SonstigesOrganisationsentwicklung

Interview mit Robert A. Sedlák

CEO S&P Consulting | Guest Professor an der ECNU, Shanghai

„Mit dem falschen Radarsystem ist der Eisberg nicht früh genug zu erkennen“

Seit August 2018 begleitet S&P Consulting die Duisburger Versorgungs- und Verkehrsgesellschaft mbH (DVV) im Zukunftsprogramm DVVision. Im Rahmen von DVVision arbeiten Mitarbeiterinnen und Mitarbeiter aller Gesellschaften des DVV-Konzerns, Abteilungen und Hierarchieebenen gemeinsam daran, Herausforderungen, Entwicklungen und Trends frühzeitig zu erkennen und sich bestmöglich darauf einzustellen.

Im Interview spricht Guest Professor Robert A. Sedlák über die Fähigkeit und das Potenzial einer Organisation, sich eigenständig und vorausschauend weiterzuentwickeln und mit den wachsenden Herausforderungen adäquat umzugehen.

Sehr geehrter Herr Sedlák, Sie leiten Ihre Beratung von sozialwissenschaftlichen Systemtheorien ab. Wie definiert sich demnach der Begriff „Vorausschauende Organisation“?

Wir begreifen Organisationen als hochkomplexe soziale Systeme mit vorhandenen Hierarchie- und Kommunikationsstrukturen. Nach diesem Verständnis sehen wir in erster Linie nicht die Menschen in einer Organisation als die wesentlichen Ansatzpunkte, sondern die Art und Weise, wie sich eine Organisation mit Informationen und Impulsen versorgt, diese auswertet und dann zu Entscheidungen kommt.
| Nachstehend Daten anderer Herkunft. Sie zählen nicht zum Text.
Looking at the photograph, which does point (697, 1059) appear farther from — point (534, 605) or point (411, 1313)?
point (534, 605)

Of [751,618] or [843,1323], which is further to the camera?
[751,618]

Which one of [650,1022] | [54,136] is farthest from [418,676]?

Wir schauen also nicht als Erstes auf die Mitarbeiter, sondern auf die vorhandenen Strukturen.

Und was genau ist mit „vorausschauend“ gemeint?
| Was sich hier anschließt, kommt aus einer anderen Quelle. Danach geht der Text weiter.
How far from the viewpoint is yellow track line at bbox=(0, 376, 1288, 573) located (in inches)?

Die Zukunft ist und bleibt unsicher. Es geht daher darum, Entwicklungen frühzeitig zu erkennen oder zu erahnen und das Unternehmen darauf vorzubereiten. Aus diesem Grund sollte sich eine Organisation ausreichend mit Impulsen von außen versorgen, diese auswerten und daraus ihre Fähigkeit für ein vorausschauendes Handeln entwickeln. Leider haben nur wenige Organisationen dies für sich erkannt und ihre Planungs- und Steuerungsprozesse darauf eingestellt.

Was passiert mit Unternehmen, die nicht vorausschauend handeln?

Jede Unternehmenskrise ist letztlich ein Ergebnis von Fehleinschätzungen oder vom Nichtsehen von Entwicklungen, die im Verborgenen schon stattfinden. Es ist schon tragisch zu beobachten, wie selbst große Geschäftseinheiten DAXnotierter Konzerne über Jahre hinweg zu falschen Markteinschätzungen kommen und von einer Notoperation zur nächsten manövrieren. Dies sind für uns Indizien dafür, dass die Radarsysteme nicht richtig ausgerichtet sind und damit eine Organisation Gefahr läuft, den Eisberg nicht frühzeitig zu erkennen, und sich mit voller Wucht selbst beschädigt.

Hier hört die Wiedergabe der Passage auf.